Problema proposto A →
Indique se cada afirmação a seguir está de acordo com a resenha do filme sobre Anna. Responda sim ou não e cite literalmente as palavras da resenha que decidem cada caso. (i) As perguntas feitas a Anna se estenderam por 13 anos. (ii) Anna é sobrinha do diretor. (iii) A resenha descreve Gorbachev como enfraquecido no momento da assinatura da renúncia.
━━━━━━━━
Por Henrique Douglas
Passando bem longe de peça de propaganda, “Anna dos 6 ao 18″(1994) é um estudo histórico eficaz, além de cinema de primeira ordem.
A história consiste em 5 perguntas feitas durante 13 anos para Anna do título – filha do diretor – diante das mudanças urgentes da URSS que acompanham mudanças geopolíticas e o esfacelamento da potência soviética.
O elemento narrativo já dá um “pega, desprevenido” em quem achava que o sensacional “Boyhood”(2014… e põe sensacional nisso!) foi pioneiro em filmar uma bela história em mais de uma década e acompanhar o desenvolvimento de seus personagens.
Em segundo lugar, a jornada do diretor mostra o quanto é importante entender, estar atento e apontar os fatos e acontecimentos para obter a dignidade da liberdade. E se feito com a típica poesia do cinema, a lição é catártica.
Fora tudo isso, o mergulho na sociedade soviética é intenso e não há como desprezar o gerador de influencias motivadas naquele país. Observo que se entregar ao discurso polarizador, maniqueísta e limítrofe da discussão é só ser mais um da fila da desonestidade analítica.
A grandeza, o pessimismo, a crueldade, a poesia, a inevitabilidade e um senso histórico comprometido estão todos presentes nessa obra prima cinematográfica.
Penso que duas cenas de impacto traduzem a nação que foi a Rússia, e em grande medida continua sendo: 1) o desprezo pelo então enfraquecido e golpeado Gorbachev no momento da assinatura da renúncia, em um ato cirúrgico de comitiva e assessores de não colocar chá em sua xícara na mesa de despacho. 2) o discurso de Boris Yeltsin com seguranças segurando ao seu redor, placas de proteção contra tiros.
━━━━━━━━
Problema proposto B →
Transcreva sem alterações as linhas da listagem, começando pela primeira linha da listagem e terminando na linha que contém "88L112 91L117 93L133". Inclua as duas extremidades.

Dados fornecidos →
━━━━━━━━
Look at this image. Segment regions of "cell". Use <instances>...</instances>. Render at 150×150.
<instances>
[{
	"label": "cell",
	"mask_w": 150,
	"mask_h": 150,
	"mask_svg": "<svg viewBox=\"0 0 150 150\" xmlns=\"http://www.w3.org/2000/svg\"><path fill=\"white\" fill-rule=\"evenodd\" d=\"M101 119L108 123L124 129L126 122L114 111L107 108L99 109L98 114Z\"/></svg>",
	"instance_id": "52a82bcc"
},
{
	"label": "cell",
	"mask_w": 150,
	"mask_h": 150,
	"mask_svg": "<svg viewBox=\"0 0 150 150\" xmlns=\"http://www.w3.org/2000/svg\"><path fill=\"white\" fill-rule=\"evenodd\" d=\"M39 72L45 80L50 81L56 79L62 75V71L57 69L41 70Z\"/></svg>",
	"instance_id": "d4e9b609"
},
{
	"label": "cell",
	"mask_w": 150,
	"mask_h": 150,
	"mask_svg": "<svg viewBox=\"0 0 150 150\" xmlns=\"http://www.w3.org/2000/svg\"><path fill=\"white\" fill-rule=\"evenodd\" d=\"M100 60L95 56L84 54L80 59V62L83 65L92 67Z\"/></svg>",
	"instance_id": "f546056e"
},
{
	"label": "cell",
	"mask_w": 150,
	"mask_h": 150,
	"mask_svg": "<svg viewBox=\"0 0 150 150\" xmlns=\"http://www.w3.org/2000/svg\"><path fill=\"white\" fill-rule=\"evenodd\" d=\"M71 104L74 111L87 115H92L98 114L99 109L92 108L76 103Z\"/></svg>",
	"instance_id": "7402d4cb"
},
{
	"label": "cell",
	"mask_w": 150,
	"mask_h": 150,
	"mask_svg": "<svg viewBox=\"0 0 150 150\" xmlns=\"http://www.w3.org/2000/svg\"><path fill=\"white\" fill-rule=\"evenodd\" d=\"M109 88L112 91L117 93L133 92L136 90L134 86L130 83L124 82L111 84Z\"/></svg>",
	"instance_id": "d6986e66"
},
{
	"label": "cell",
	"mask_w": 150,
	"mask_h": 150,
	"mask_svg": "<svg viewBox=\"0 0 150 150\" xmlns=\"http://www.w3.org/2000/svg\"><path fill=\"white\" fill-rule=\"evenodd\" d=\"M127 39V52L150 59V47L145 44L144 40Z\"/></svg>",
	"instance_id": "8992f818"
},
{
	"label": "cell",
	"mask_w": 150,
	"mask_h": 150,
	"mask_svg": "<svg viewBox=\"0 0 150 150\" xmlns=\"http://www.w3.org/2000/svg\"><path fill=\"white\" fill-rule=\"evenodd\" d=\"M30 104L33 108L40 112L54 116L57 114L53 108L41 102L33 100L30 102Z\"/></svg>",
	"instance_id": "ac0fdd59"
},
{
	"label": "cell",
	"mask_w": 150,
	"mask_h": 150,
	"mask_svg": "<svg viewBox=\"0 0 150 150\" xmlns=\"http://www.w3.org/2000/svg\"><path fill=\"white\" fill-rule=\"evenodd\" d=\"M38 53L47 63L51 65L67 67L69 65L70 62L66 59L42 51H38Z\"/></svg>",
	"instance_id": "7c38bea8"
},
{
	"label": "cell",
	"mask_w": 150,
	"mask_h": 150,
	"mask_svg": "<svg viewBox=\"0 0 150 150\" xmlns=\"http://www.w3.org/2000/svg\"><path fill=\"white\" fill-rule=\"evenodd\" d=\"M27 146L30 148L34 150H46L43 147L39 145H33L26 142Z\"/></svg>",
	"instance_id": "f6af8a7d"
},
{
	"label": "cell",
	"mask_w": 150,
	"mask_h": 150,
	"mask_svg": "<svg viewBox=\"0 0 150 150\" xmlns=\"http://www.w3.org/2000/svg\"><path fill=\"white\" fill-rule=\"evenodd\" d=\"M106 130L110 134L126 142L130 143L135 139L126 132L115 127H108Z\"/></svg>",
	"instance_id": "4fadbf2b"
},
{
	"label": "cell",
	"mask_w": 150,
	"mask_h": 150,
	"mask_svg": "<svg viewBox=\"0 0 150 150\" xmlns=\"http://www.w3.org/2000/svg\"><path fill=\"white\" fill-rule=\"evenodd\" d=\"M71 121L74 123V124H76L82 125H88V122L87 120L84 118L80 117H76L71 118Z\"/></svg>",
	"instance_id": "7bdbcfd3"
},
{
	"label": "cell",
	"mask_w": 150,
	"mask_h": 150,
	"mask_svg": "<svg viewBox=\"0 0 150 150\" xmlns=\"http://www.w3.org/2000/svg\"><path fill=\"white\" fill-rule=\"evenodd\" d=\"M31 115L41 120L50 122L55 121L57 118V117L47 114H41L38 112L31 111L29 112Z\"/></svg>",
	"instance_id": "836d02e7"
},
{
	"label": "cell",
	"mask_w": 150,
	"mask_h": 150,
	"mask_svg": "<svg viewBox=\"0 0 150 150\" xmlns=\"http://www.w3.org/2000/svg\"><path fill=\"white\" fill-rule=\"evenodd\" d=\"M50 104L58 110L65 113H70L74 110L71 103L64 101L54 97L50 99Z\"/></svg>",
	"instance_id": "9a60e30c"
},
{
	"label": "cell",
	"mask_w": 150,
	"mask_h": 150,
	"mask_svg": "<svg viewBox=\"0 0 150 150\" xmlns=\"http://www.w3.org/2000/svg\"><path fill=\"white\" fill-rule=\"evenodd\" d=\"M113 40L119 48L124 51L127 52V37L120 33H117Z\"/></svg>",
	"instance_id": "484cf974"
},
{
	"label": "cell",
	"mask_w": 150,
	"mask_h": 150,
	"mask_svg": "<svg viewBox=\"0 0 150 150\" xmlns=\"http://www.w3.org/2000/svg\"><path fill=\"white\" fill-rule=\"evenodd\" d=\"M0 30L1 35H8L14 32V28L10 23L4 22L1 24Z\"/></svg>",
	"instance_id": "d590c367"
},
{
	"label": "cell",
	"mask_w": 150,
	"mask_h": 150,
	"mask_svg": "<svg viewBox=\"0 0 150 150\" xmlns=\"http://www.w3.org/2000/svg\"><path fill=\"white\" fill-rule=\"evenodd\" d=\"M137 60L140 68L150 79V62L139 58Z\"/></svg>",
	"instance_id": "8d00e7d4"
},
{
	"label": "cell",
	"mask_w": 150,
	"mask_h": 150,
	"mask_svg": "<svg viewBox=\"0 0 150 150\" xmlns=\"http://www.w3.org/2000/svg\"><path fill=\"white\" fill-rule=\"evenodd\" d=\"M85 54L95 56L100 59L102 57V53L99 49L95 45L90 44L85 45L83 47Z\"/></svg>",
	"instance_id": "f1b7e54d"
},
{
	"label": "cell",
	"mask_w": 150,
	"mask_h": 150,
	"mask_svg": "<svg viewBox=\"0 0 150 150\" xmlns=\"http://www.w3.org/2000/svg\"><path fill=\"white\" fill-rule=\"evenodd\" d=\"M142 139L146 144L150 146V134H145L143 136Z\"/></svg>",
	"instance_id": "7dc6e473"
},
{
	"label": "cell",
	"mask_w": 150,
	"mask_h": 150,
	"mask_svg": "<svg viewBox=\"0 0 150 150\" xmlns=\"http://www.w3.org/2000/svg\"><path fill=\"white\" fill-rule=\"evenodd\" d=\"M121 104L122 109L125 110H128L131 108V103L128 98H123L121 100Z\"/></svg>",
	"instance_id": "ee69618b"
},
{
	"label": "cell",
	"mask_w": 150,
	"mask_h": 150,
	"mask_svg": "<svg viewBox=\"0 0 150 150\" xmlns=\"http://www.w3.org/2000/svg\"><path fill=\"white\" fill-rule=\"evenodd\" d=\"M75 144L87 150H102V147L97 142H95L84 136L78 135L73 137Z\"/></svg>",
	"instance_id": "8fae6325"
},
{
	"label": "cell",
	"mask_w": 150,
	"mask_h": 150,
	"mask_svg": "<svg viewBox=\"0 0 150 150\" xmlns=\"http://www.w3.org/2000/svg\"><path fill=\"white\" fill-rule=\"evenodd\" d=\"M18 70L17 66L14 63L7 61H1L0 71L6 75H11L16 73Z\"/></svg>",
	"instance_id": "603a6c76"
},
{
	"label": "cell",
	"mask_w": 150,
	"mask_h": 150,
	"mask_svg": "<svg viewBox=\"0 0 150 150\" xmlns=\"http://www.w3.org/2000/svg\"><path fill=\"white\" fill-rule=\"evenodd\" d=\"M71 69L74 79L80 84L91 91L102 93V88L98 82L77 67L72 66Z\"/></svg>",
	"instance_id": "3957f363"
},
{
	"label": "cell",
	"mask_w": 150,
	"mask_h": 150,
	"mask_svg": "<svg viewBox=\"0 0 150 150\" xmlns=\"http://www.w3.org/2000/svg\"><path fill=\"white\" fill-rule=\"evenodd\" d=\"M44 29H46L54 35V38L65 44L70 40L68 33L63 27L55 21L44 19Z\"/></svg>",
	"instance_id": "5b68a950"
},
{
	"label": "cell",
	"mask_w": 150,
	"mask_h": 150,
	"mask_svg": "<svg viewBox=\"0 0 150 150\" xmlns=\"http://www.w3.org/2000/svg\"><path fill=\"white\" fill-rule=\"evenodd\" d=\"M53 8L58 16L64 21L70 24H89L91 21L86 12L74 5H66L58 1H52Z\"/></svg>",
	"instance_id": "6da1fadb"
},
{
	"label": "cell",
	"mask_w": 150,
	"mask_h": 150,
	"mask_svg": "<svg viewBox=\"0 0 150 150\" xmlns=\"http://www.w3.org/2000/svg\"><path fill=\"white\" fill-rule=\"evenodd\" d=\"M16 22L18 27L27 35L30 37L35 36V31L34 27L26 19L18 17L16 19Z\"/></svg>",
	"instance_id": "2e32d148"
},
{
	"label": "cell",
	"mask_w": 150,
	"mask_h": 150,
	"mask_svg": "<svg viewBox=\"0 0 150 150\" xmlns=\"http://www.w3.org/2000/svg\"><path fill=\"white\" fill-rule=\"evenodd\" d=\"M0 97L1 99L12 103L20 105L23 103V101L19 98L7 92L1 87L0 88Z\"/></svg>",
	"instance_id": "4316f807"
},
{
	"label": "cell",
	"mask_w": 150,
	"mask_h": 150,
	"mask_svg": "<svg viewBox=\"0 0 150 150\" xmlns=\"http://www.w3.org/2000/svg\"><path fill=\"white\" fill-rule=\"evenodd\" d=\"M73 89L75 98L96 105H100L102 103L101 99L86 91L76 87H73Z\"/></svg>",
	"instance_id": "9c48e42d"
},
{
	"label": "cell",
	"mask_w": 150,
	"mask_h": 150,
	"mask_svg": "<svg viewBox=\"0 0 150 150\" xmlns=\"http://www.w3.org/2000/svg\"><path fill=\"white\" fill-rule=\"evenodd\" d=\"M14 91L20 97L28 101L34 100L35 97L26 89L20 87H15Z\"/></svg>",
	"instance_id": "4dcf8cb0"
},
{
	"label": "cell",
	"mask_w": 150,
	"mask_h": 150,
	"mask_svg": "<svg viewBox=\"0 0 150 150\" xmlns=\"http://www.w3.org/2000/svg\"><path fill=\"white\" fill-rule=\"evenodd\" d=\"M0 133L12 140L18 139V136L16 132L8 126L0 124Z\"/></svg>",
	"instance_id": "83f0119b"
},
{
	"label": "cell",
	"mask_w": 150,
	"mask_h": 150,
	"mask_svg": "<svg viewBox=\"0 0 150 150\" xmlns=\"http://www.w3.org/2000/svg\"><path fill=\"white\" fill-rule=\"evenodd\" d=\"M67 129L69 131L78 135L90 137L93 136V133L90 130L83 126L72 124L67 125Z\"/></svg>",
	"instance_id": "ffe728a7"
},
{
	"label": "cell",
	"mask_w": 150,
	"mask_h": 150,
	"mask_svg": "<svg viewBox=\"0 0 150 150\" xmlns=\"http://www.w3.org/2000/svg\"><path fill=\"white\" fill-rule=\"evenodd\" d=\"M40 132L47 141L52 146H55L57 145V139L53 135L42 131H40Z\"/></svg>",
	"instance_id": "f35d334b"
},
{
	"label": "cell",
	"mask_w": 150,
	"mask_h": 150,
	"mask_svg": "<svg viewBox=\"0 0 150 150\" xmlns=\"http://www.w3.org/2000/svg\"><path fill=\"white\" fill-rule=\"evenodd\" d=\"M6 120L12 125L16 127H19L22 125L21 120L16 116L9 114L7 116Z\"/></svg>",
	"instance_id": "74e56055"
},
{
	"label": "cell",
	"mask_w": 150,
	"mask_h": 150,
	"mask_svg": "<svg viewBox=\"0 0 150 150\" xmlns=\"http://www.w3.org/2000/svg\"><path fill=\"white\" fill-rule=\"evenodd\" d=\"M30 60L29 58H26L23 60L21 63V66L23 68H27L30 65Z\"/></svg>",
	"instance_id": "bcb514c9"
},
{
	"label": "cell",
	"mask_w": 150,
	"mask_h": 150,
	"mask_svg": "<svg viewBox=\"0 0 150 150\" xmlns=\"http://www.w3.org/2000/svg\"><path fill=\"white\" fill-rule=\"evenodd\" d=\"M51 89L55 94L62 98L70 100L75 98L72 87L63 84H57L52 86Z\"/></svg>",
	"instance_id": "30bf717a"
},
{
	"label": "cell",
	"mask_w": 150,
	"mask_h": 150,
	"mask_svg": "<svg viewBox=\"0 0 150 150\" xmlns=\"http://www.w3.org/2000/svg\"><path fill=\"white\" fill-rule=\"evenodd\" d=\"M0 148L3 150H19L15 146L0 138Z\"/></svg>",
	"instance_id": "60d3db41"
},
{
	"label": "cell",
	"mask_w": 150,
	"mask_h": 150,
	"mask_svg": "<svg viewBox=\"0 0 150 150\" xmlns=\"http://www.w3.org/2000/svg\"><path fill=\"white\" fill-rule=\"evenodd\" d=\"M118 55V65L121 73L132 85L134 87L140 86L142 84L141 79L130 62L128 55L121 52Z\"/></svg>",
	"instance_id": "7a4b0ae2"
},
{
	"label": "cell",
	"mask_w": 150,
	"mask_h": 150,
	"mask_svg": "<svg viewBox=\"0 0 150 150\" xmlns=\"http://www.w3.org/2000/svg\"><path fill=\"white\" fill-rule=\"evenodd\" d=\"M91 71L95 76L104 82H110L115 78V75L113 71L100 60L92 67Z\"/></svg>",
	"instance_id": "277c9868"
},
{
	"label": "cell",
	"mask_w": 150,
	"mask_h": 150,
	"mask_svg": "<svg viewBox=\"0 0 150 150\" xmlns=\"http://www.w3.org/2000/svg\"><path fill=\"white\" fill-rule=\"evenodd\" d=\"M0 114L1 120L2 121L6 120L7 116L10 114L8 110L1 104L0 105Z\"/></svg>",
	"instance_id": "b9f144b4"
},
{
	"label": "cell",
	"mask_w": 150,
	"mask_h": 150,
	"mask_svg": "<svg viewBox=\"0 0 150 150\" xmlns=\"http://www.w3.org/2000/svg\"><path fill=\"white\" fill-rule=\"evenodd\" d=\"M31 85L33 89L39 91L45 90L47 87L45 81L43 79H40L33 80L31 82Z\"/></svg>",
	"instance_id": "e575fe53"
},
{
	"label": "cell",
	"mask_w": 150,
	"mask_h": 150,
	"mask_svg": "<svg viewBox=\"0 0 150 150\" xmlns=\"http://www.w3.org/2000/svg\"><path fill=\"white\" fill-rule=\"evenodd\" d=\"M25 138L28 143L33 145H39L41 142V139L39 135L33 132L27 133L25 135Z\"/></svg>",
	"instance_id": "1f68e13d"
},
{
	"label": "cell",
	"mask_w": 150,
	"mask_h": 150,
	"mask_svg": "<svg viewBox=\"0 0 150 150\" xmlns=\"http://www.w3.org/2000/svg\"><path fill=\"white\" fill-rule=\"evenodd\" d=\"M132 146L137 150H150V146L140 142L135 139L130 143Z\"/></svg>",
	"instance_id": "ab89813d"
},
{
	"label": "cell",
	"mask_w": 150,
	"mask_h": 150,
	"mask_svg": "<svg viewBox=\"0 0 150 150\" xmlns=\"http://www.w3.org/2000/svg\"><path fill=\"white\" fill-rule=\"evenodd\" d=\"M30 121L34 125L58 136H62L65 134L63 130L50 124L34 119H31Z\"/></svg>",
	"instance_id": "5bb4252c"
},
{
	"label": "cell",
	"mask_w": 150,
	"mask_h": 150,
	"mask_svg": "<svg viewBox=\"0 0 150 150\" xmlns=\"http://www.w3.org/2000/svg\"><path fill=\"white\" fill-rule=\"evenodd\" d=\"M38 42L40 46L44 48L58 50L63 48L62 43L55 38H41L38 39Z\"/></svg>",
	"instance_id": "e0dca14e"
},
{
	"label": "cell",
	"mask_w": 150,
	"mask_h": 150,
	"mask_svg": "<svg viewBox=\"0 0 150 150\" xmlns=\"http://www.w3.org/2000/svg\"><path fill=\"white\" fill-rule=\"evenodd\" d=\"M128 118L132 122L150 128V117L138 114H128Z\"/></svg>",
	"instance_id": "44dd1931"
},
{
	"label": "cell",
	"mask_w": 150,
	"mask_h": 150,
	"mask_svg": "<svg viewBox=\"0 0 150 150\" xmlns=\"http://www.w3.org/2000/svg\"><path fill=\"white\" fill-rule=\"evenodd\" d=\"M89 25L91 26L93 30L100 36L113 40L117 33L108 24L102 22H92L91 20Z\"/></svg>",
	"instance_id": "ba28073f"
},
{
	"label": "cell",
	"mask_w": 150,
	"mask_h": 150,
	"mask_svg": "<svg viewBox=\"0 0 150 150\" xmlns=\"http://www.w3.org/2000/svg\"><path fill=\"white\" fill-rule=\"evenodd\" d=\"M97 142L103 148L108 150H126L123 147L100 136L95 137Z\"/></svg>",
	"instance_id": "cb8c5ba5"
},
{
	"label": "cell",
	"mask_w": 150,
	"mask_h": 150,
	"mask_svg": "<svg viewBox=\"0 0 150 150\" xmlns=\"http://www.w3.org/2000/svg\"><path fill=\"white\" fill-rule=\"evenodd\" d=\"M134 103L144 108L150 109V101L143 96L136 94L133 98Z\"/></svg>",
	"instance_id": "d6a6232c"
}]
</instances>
━━━━━━━━
Resolução comentada A →
(i) Sim: "A história consiste em 5 perguntas feitas durante 13 anos para Anna do título".
(ii) Não: "filha do diretor".
(iii) Sim: "o desprezo pelo então enfraquecido e golpeado Gorbachev no momento da assinatura da renúncia".

Resolução comentada B →
Look at this image. Segment regions of "cell". Use <instances>...</instances>. Render at 150×150.
<instances>
[{
	"label": "cell",
	"mask_w": 150,
	"mask_h": 150,
	"mask_svg": "<svg viewBox=\"0 0 150 150\" xmlns=\"http://www.w3.org/2000/svg\"><path fill=\"white\" fill-rule=\"evenodd\" d=\"M101 119L108 123L124 129L126 122L114 111L107 108L99 109L98 114Z\"/></svg>",
	"instance_id": "52a82bcc"
},
{
	"label": "cell",
	"mask_w": 150,
	"mask_h": 150,
	"mask_svg": "<svg viewBox=\"0 0 150 150\" xmlns=\"http://www.w3.org/2000/svg\"><path fill=\"white\" fill-rule=\"evenodd\" d=\"M39 72L45 80L50 81L56 79L62 75V71L57 69L41 70Z\"/></svg>",
	"instance_id": "d4e9b609"
},
{
	"label": "cell",
	"mask_w": 150,
	"mask_h": 150,
	"mask_svg": "<svg viewBox=\"0 0 150 150\" xmlns=\"http://www.w3.org/2000/svg\"><path fill=\"white\" fill-rule=\"evenodd\" d=\"M100 60L95 56L84 54L80 59V62L83 65L92 67Z\"/></svg>",
	"instance_id": "f546056e"
},
{
	"label": "cell",
	"mask_w": 150,
	"mask_h": 150,
	"mask_svg": "<svg viewBox=\"0 0 150 150\" xmlns=\"http://www.w3.org/2000/svg\"><path fill=\"white\" fill-rule=\"evenodd\" d=\"M71 104L74 111L87 115H92L98 114L99 109L92 108L76 103Z\"/></svg>",
	"instance_id": "7402d4cb"
},
{
	"label": "cell",
	"mask_w": 150,
	"mask_h": 150,
	"mask_svg": "<svg viewBox=\"0 0 150 150\" xmlns=\"http://www.w3.org/2000/svg\"><path fill=\"white\" fill-rule=\"evenodd\" d=\"M109 88L112 91L117 93L133 92L136 90L134 86L130 83L124 82L111 84Z\"/></svg>",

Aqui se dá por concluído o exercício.